Another cause for celebration was in rowing as the School’s 1st VIII had the most successful season to date. Henley Royal Regatta saw the 1st VIII in the Princess Elizabeth Cup, the 2nd VIII in the Special Race for Schools and two members of the 1st VIII also in the Visitors' Cup. The draw, which had often been so kind to us in previous years, disappointed us. We met The King's School, Chester in the first round. Only two weeks before they had come within two feet of becoming the National Schools' Champions behind St. Edward's. After a very close race, the 1st VIII were beaten by one length in a time just one second outside the record. However, two members of the squad – J.B.L Blunt and H.E.D Trotter when on to win the Visitors' Cup as part of a Coxless four. The other members of their crew were A. Spracklen representing King James' College and L.Robinson on behalf of Sir William Borlase.
Also in 1984:
- The pupils vs staff Athletics competition was introduced.
- The College community were saddened to hear of the death of former staff member and Burr Housemaster Mike Gilliat.
- The Jubilee Building was opened to be used for the School Shop, JCR, offices and staff residences.

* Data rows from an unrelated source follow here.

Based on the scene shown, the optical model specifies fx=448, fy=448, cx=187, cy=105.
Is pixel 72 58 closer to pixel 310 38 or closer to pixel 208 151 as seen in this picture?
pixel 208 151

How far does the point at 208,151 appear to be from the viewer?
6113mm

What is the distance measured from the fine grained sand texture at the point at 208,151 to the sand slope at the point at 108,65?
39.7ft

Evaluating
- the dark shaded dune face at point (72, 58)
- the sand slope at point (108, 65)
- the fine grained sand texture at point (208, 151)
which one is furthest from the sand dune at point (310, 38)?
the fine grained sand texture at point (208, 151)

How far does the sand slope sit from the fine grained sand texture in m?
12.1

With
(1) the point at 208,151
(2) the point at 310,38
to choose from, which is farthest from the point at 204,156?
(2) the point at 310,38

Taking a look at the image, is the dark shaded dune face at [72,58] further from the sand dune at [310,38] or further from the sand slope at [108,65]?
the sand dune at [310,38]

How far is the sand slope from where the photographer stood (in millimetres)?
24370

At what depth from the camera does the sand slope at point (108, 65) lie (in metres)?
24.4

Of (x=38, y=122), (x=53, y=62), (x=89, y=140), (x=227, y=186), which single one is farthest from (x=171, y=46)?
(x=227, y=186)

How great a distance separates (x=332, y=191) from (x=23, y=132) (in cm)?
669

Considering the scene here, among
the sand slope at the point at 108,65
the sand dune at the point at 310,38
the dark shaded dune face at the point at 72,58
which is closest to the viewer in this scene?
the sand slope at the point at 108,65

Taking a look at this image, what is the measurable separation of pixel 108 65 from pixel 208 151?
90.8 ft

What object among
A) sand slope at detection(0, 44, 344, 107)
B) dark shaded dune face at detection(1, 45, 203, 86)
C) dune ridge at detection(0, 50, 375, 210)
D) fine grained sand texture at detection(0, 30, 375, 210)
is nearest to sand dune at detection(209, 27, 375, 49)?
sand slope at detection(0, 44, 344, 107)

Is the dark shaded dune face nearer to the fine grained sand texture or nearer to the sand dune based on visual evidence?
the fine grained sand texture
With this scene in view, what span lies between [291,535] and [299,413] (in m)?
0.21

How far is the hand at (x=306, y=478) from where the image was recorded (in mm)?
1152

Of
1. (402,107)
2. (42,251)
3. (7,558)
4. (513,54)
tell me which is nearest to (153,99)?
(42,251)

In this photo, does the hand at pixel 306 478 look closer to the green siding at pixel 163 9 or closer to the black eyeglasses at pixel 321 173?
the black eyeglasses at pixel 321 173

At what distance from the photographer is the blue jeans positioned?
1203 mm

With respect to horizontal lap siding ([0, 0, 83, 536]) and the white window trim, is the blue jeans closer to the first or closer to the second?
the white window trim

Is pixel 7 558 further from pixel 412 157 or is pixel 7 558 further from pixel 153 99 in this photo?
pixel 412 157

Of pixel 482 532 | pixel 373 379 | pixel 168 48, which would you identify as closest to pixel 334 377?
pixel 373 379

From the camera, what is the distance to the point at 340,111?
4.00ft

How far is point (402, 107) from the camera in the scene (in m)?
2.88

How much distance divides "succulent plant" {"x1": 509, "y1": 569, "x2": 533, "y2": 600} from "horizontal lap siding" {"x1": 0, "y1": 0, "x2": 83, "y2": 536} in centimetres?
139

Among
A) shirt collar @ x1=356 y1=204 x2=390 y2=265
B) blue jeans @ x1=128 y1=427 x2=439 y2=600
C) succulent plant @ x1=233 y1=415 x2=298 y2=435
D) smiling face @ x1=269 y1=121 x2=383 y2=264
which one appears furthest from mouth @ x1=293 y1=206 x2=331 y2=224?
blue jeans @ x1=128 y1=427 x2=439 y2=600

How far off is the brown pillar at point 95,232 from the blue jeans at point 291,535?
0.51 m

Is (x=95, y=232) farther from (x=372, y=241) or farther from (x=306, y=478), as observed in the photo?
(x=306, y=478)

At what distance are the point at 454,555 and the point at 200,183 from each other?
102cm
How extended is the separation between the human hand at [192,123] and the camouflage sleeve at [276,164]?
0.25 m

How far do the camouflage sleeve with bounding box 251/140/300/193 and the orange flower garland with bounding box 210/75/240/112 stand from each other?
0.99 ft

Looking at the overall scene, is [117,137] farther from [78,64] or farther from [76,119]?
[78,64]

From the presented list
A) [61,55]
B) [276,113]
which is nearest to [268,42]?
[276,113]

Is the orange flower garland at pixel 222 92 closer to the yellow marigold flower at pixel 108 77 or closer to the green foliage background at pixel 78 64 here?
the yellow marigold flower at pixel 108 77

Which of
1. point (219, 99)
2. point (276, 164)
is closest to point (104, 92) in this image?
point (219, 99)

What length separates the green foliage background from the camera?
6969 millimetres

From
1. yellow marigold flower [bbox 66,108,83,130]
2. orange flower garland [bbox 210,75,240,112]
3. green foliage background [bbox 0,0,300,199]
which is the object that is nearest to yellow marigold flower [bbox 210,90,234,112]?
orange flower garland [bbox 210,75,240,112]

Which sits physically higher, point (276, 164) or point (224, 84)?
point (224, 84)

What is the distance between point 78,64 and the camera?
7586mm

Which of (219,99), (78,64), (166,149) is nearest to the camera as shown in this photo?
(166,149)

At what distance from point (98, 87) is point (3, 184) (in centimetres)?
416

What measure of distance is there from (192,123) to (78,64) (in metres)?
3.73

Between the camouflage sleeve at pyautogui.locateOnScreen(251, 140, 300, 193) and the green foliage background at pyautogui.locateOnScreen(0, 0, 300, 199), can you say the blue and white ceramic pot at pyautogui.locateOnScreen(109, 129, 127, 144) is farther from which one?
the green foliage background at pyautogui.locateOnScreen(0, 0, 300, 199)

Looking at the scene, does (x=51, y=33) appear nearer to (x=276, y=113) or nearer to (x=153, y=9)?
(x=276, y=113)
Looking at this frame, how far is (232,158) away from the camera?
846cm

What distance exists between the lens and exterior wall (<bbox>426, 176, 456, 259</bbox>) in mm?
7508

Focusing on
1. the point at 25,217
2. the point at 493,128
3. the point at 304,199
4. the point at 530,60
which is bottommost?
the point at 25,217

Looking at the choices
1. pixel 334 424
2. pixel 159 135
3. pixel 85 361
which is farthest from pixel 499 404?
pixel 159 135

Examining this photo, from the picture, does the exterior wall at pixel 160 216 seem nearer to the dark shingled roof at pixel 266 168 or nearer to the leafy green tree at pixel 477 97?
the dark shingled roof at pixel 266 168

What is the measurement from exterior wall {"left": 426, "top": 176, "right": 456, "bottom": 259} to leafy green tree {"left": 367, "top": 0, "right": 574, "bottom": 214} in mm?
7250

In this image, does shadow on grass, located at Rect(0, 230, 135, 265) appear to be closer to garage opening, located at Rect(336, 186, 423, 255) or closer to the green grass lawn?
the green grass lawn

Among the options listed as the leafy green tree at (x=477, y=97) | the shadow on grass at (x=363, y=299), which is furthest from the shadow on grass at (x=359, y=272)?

- The First edition of Hans Wells-Furby’s Wish and Fulfilment was released and available to purchase at £6 per copy from both the College office and the Bell Bookshop in Henley.
- The Carol Service was considered by many to be one of the most moving and memorable to date.
- The School responded to the Ethiopian Famine by abandoning their Christmas break-up suppers and the money sent to Ethiopia by way of Oxfam and the Save the Children Fund. £788 was raised in this way. Burr House went even further and raised £56.64 by giving up their mid-morning buns for a week. All this gave the school the dubious privilege of a notice in the Daily Telegraph and a mention on the radio.
- In October, the Governors launched an appeal for the financing of the new Burr House.